WHAT THIS EXERCISE ASKS ▸
**A)** Transcribe the stretch of the Series A Preferred Stock terms from "4. Conversion. The" through "set forth below.".
**B)** Write the next part of the Series A Preferred Stock terms, picking up right after their final sentence.

TEXT PROVIDED section start

2. Liquidation Preference. In the event of any liquidation,
dissolution or winding up of the Company, either voluntary or involuntary, the
holders of Series A Preferred Stock shall be entitled to receive, prior and in
preference to any distribution of any of the assets of the Company to the
holders of Common Stock by reason of their ownership thereof, an amount per
share equal to One Dollar and Eighty Cents ($1.80) (the "Original Series A
Issue Price"). If upon the occurrence of such event, the assets and funds thus
distributed among the holders of the Series A Preferred Stock shall be
insufficient to permit the payment to such holders of the full aforesaid
preferential amounts, then the entire assets and funds of the Company legally
available for distribution to stockholders shall be distributed ratably among
the holders of the Series A Preferred Stock in proportion to the full
preferential amount each such holder is otherwise entitled to receive under this
paragraph.
3. Redemption. Neither the Company nor the holders of Series A
Preferred Stock shall have the unilateral right to call or redeem or cause to
have called or redeemed any shares of the Series A Preferred Stock.
4. Conversion. The holders of the Series A Preferred Stock shall
have conversion rights as follows (the "Conversion Rights"):
(a) Right to Convert.
(i) Each share of Series A Preferred Stock, at the option
of the holder thereof, at any time after the date of issuance of such share at
the office of the Company or any transfer agent for such stock, shall convert
into such number of fully paid and nonassessable shares of Common Stock as is
determined by dividing the Original Series A Issue Price by the Conversion Price
applicable to such share, determined as hereafter provided, in effect on the
date the certificate is surrendered for conversion.
(ii) The Conversion Price per share for shares of Series A
Preferred Stock shall be eighteen cents ($0.18); provided, however, that the
Conversion Price for the Series A Preferred Stock shall be subject to adjustment
as set forth below.

TEXT PROVIDED section end
INPUT DATA section start

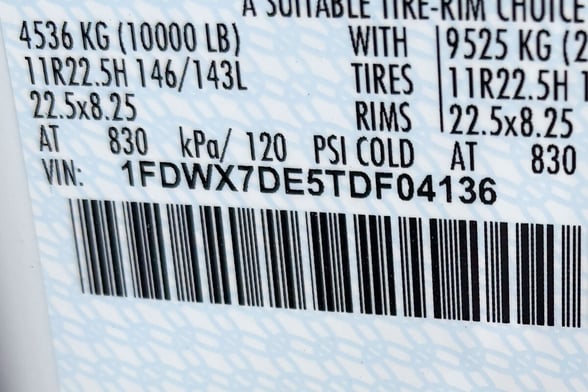 New IMT 10000-30 Dominator III 11' service body on New Ford F-750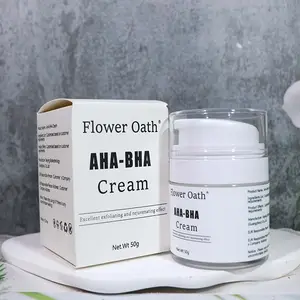 Flower Oath Rice Face Cream and Hyaluronic Acid for Hydrating and Lifting with Beach Love AHA-BHA Repair Cream
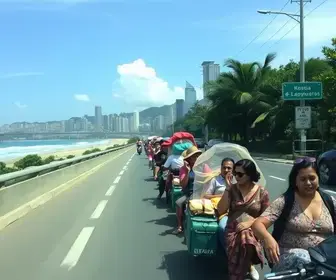 trânsito lento litoral SP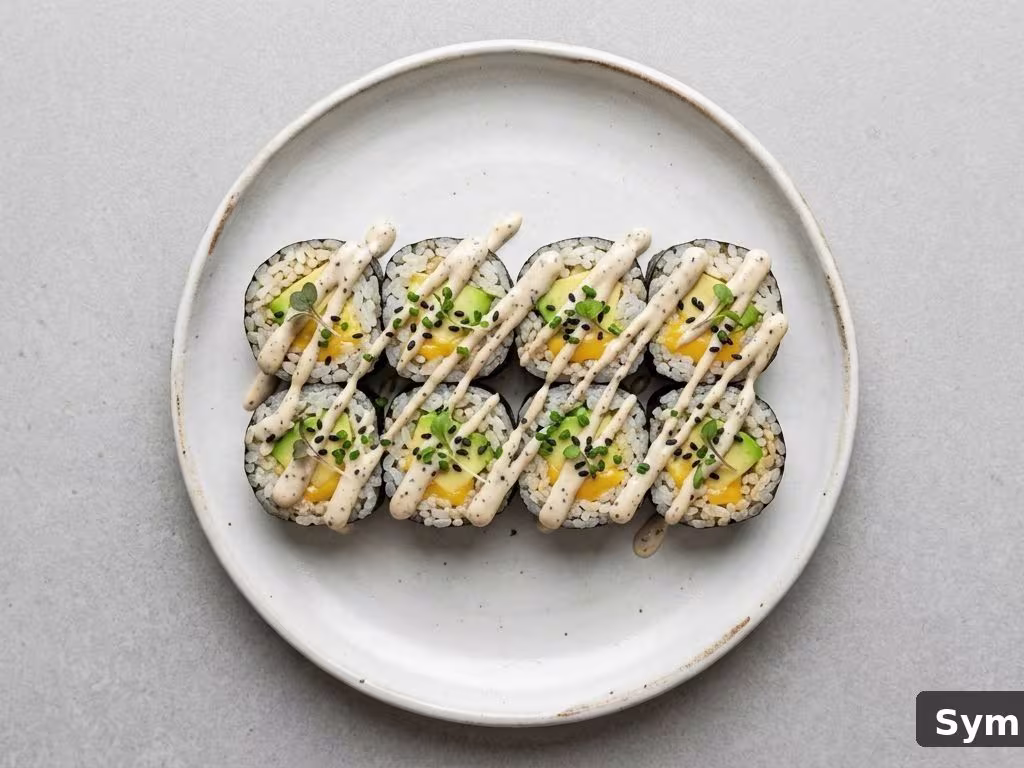 Maki Roll mit Avocado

INPUT DATA section end

OUTPUTS IN ORDER ▸
**A)**
4. Conversion. The holders of the Series A Preferred Stock shall
have conversion rights as follows (the "Conversion Rights"):
(a) Right to Convert.
(i) Each share of Series A Preferred Stock, at the option
of the holder thereof, at any time after the date of issuance of such share at
the office of the Company or any transfer agent for such stock, shall convert
into such number of fully paid and nonassessable shares of Common Stock as is
determined by dividing the Original Series A Issue Price by the Conversion Price
applicable to such share, determined as hereafter provided, in effect on the
date the certificate is surrendered for conversion.
(ii) The Conversion Price per share for shares of Series A
Preferred Stock shall be eighteen cents ($0.18); provided, however, that the
Conversion Price for the Series A Preferred Stock shall be subject to adjustment
as set forth below.

**B)**
(b) Mechanics of Conversion. Before any holder of Series A
Preferred Stock shall be entitled to convert the same into shares of Common
Stock, the holder shall surrender the certificate or certificates therefor, duly
endorsed, at the office of the Company or of any transfer agent for the Series A
Preferred Stock, and shall give written notice to the Company at its principal
corporate office, of the election to convert the same and shall state therein
the name or names in which the certificate or certificates for shares of Common
Stock are to be issued. The Company shall, as soon as practicable thereafter,
issue and deliver at such office to such holder of Series A Preferred Stock, or
to the nominee or nominees of such holder, a certificate or certificates for the
number of shares of Common Stock to which such holder shall be entitled as
aforesaid. Such conversion shall be deemed to have been made immediately prior
to the close of business on the date of such surrender of the shares of Series A
Preferred Stock to
2
be converted, and the person or persons entitled to receive the shares of Common
Stock issuable upon such conversion shall be treated for all purposes as the
record holder or holders of such shares of Common Stock as of such date. If the
conversion is in connection with an underwritten offering of securities
registered pursuant to the Securities Act of 1933, as amended, the conversion
may, at the option of any holder tendering Series A Preferred Stock for
conversion, be conditioned upon the closing with the underwriters of the sale of
securities pursuant to such offering, in which event the persons entitled to
receive the Common Stock upon conversion of the Series A Preferred Stock shall
not be deemed to have converted the Series A Preferred Stock until immediately
prior to the closing of such sale of securities.
(c) Conversion Price Adjustments of Series A Preferred Stock.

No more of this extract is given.